This paper integrates stakeholder-informed climate risk pathways and network modelling to identify where adaptation can most effectively reduce systemic risks to the EU. Drawing on the CASCADES project, the analysis highlights key nodes – including water, agriculture, livelihoods, and conflict – where cross-border climate impacts may cascade into EU systems.
Climate change impacts do not stop at national borders. In a globally interconnected system, climate-related disruptions can cascade across sectors and regions, generating systemic risks. This paper analyses how such cascading impacts originating outside the EU may affect the region and identifies critical points for targeted adaptation.

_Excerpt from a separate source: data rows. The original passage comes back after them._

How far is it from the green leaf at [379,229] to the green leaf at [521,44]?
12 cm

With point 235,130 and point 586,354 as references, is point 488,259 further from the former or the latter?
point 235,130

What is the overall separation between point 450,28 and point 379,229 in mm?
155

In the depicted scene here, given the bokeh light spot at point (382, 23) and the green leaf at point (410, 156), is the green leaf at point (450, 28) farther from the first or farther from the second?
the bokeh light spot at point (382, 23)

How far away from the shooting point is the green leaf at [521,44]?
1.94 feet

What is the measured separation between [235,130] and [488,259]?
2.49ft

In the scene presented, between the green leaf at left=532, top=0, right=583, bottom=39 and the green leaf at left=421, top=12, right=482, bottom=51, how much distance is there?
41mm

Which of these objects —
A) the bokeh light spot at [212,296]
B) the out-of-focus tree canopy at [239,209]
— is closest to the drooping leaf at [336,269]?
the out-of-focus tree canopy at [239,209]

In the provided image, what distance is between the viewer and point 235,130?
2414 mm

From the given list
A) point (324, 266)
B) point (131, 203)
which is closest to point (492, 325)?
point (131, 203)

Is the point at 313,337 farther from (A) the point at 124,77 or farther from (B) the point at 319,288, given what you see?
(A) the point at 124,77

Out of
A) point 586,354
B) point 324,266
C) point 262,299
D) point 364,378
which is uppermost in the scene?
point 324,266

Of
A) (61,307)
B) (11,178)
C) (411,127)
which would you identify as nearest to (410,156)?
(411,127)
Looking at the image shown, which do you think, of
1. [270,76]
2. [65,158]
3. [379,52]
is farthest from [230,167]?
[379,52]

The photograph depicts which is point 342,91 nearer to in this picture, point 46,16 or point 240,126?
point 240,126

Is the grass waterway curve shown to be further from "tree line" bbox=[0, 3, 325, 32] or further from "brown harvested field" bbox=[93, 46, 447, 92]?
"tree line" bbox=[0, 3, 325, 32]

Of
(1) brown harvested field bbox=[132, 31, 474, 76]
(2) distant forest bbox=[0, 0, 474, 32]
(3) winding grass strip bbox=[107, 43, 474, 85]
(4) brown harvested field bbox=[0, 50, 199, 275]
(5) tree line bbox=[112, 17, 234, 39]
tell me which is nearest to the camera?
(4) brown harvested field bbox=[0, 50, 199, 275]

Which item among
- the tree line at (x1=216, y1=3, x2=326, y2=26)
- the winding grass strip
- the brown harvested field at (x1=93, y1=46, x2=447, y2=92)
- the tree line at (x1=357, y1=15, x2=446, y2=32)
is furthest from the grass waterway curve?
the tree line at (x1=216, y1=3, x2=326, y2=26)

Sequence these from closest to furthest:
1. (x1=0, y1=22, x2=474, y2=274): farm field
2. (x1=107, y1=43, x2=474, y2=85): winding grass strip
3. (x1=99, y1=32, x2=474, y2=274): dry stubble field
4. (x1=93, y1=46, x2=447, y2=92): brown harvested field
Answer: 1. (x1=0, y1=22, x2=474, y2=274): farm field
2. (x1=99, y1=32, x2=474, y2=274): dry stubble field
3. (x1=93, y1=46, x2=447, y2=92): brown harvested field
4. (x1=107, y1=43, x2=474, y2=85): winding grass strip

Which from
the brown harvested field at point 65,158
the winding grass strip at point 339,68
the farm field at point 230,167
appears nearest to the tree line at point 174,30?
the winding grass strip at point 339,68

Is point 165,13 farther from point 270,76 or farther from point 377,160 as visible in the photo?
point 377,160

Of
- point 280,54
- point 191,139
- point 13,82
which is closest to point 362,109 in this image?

The study combines stakeholder-informed impact chains with quantitative indicators from 102 non-EU countries, covering foreign policy, human security, trade and finance. These inputs are synthesized into an archetypal impact cascade model, which is examined using network analysis to identify where adaptation efforts could most effectively reduce risk.
“Our findings illustrate how localized climate vulnerability can propagate as systemic risk through global networks,” said lead author Cornelia Auer, senior scientist at the Potsdam Institute for Climate Impact Research (PIK). PIK led the EU-funded CASCADES project, with 11 partner organizations, including SEI. “Using our network model, we’ve mapped how disruptions — from export shocks in high-income economies to climate related conflict in low-income countries — can cascade across borders. This data-driven analysis identifies where systems in individual countries are most susceptible. It consistently highlights water and agriculture as critical domains where strategic adaptation by the EU and its partners could potentially prevent major risk cascades and enhance overall stability.”
The analysis further emphasizes livelihoods and violent conflict as recurring critical intervention points. In low-income countries, livelihood instability and violent conflict frequently amplify cascading risks. In high-income countries, disruptions such as reduced crop exports may act as transmission channels for cross-border impacts.
The findings underscore the need for policy coherence in addressing interconnected vulnerabilities. For example, increasing agricultural output without integrated water management may worsen water scarcity, while protecting livelihoods can help reduce risks related to displacement, conflict and instability.